Millions of Americans have taken advantage of generous tax incentives provided by Congress to encourage saving for retirement years through contributions to Individual Retirement Accounts (IRAs), 401(k)s, and similar plans.
These options have traditionally featured income tax savings at the time contributions are made to such plans. The assets in the plans then build tax free over time for future enjoyment.
Amounts in these plans are typically not subject to income tax until they are actually withdrawn from the plan by the plan owner or surviving heirs.
You may find that your retirement plan can be an excellent additional “pocket” from which to make all or a portion of your charitable gifts each year.
If you are over the age of 59½, and can make withdrawals from your IRA or other retirement plan without triggering an “early withdrawal” penalty, you may wish to make withdrawals from retirement plans in amounts sufficient to fund all or a portion of your charitable gifts to Annandale Village.

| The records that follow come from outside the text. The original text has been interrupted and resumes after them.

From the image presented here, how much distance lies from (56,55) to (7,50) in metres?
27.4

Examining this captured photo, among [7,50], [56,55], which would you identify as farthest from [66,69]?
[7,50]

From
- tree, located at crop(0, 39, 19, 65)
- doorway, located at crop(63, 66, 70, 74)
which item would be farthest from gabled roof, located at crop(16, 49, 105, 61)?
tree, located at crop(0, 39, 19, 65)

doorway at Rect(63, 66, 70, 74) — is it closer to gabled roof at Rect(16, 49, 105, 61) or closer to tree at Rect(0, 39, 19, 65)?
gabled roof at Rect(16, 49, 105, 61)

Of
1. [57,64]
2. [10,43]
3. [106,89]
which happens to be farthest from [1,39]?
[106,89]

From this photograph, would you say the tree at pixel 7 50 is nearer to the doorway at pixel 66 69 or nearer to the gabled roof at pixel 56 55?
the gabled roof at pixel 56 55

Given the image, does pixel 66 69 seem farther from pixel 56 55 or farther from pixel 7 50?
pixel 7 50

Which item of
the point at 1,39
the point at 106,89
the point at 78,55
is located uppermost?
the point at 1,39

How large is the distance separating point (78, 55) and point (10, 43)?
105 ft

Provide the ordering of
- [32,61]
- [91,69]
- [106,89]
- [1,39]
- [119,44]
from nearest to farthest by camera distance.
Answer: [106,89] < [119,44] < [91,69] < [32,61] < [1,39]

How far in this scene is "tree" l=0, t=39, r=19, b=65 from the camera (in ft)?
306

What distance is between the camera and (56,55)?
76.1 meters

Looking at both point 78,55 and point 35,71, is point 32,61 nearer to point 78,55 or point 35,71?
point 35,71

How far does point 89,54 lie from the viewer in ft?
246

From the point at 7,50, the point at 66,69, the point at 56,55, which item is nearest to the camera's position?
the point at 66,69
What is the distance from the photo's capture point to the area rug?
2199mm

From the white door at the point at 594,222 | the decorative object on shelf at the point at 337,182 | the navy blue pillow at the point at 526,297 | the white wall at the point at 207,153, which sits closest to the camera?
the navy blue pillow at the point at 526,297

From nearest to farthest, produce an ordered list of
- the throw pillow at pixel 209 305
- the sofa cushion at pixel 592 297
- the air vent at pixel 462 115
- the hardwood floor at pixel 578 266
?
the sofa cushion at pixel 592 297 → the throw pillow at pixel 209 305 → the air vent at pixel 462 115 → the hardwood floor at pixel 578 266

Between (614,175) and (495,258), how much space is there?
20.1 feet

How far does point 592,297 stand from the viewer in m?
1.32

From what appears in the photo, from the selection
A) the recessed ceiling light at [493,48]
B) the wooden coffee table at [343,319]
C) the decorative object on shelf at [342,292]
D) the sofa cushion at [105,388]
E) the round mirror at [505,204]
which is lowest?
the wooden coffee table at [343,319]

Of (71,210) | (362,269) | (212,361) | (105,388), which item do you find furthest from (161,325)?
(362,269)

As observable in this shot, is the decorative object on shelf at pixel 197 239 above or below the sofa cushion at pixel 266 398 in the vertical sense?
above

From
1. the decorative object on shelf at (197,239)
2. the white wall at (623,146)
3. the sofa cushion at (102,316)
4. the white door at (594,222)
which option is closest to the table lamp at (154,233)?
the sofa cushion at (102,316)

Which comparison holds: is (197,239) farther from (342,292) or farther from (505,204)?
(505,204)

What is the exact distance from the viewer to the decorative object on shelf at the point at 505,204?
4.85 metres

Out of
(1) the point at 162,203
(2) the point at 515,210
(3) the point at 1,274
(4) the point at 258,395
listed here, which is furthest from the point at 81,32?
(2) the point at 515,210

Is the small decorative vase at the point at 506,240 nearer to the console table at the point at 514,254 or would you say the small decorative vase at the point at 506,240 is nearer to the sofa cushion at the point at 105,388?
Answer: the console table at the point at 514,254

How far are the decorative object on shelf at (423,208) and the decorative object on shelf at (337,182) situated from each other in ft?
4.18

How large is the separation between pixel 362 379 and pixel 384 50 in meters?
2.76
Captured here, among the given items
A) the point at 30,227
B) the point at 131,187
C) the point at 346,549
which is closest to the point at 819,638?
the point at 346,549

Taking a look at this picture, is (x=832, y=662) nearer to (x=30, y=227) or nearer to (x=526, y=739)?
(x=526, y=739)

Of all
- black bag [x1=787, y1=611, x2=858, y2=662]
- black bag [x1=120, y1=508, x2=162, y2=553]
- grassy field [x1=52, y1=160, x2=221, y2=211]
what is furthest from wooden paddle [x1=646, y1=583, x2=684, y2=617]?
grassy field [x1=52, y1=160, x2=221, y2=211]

Although you will be required to report the income on your tax return, you are then allowed a corresponding charitable deduction for your cash gifts up to 50% of your adjusted gross income (AGI).
If you are able to deduct the full amount of the gift/withdrawal, this can amount to a “wash” for tax purposes and ensure these funds will, in effect, never be subject to gift, income, or estate taxes.
You should seek assistance from your accountant or other advisor when determining the optimum amount to give from retirement plan accounts under federal and state tax laws.